Much worse, as democracy in America atrophied, the few men in positions of power making decisions at a moment’s notice to unexpected situations rose, though they too are more puppets of fate than either they or we care to believe. More importantly, this ability for the few to unilaterally act is very much a symptom of political decline. There is an incredible inertia across all American politics at this point, an inertia effortlessly moving people and events as if any and all knowledge previously gained from the exact same actions is instantaneously forgotten.

Weil recommended,

“In so far is one thinks about current events, it's necessary to try and focus the mind on studies, like history, strategy, etc., that prepare one to understand them without becoming directly engaged.
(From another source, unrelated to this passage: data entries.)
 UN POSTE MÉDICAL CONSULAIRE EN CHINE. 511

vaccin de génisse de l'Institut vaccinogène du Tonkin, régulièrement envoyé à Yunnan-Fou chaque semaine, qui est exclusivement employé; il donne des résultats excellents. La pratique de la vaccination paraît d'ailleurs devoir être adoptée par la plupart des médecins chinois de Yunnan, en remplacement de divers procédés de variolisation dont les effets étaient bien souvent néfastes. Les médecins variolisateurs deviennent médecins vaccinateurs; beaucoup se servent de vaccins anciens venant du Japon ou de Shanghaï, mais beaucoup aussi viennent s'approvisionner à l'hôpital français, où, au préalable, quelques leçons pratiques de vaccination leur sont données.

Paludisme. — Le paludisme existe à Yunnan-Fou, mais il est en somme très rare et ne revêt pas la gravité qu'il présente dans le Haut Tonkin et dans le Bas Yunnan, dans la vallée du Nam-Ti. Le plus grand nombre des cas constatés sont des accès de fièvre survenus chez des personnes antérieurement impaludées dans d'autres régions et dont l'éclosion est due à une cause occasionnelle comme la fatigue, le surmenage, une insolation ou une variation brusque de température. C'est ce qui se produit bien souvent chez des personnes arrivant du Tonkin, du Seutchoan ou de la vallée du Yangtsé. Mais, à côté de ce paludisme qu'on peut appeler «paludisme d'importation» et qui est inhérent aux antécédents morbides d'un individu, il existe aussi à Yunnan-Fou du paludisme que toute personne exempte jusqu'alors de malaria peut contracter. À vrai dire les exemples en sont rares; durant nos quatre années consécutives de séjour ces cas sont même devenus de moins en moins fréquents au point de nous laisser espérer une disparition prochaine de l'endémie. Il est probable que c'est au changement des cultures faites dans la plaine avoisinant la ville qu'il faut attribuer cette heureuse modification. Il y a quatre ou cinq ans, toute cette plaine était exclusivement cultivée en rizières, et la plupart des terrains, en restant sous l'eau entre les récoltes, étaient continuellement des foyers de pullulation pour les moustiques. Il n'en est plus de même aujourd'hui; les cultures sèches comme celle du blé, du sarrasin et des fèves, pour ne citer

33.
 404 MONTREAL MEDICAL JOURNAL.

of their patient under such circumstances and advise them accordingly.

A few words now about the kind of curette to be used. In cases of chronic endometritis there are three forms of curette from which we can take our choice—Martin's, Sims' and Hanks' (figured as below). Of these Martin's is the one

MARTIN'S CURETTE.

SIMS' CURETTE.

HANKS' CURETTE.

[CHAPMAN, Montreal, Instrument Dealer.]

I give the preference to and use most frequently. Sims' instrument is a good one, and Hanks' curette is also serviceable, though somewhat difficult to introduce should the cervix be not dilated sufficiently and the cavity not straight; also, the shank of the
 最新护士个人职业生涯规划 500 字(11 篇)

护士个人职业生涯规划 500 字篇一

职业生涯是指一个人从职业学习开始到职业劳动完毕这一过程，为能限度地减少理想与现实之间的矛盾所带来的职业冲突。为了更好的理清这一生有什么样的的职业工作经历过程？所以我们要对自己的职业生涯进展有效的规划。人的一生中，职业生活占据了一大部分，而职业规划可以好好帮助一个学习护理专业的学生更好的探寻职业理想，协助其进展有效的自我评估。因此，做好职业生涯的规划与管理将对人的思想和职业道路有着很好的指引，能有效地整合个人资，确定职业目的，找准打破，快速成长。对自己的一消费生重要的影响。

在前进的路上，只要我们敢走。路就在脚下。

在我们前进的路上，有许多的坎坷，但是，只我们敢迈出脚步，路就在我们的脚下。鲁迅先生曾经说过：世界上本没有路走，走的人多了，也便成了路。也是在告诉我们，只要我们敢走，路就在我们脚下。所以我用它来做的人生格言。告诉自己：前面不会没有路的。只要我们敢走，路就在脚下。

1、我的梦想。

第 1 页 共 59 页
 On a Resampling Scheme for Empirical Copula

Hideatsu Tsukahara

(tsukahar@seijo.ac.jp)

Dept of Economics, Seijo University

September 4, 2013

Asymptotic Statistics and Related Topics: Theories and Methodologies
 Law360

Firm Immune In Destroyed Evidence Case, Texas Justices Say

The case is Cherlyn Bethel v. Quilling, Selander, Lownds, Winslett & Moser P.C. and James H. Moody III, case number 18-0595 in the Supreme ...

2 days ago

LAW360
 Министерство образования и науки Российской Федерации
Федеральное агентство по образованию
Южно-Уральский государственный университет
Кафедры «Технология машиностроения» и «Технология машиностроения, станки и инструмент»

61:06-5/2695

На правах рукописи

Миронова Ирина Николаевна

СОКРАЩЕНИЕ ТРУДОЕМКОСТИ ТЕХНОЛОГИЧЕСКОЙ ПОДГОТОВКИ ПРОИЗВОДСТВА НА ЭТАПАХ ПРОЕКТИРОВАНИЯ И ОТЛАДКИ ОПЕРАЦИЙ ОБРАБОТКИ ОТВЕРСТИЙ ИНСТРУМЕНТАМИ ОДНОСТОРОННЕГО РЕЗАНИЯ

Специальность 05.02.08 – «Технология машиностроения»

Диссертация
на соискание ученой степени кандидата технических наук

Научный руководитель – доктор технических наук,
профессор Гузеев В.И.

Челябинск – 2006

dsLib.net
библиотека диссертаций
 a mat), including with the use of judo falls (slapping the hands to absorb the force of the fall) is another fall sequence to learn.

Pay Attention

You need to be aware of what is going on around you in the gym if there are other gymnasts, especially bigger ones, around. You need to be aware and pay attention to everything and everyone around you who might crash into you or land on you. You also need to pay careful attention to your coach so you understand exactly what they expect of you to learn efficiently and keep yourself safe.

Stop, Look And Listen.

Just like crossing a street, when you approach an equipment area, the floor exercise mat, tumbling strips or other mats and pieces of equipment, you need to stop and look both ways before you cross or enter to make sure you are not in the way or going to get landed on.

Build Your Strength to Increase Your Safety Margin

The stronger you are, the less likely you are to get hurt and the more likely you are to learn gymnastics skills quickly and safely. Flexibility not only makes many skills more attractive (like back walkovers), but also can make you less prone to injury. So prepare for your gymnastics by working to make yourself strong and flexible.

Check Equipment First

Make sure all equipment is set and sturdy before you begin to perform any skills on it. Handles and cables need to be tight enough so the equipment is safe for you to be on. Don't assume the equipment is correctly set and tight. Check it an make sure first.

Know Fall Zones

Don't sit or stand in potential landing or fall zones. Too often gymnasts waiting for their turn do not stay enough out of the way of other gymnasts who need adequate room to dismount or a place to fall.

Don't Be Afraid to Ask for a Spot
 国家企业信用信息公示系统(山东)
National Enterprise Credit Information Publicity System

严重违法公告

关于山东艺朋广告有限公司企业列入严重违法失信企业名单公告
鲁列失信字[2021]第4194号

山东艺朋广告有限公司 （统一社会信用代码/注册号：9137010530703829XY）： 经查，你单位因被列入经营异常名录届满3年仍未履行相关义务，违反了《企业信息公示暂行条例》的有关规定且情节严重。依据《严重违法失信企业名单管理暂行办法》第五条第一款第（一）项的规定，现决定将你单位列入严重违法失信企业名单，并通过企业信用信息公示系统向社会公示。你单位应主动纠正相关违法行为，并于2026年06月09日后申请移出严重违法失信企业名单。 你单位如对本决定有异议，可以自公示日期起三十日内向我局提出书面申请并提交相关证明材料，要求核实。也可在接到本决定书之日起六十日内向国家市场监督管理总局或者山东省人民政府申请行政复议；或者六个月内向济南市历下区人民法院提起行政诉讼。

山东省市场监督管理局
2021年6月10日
Even if knowledge in such subjects were never to serve any purpose, acquiring such know-how allows one to avoid being demoralized during the bad periods the world must go to (what in the 17th century was called the misfortune of the times). But for that one needs books."

I found a soul-sister. Though all said, Weil never disengaged. At the end of her short, beautiful life she was still contemplating how to create a nursing corp that would be parachuted onto the war’s front lines.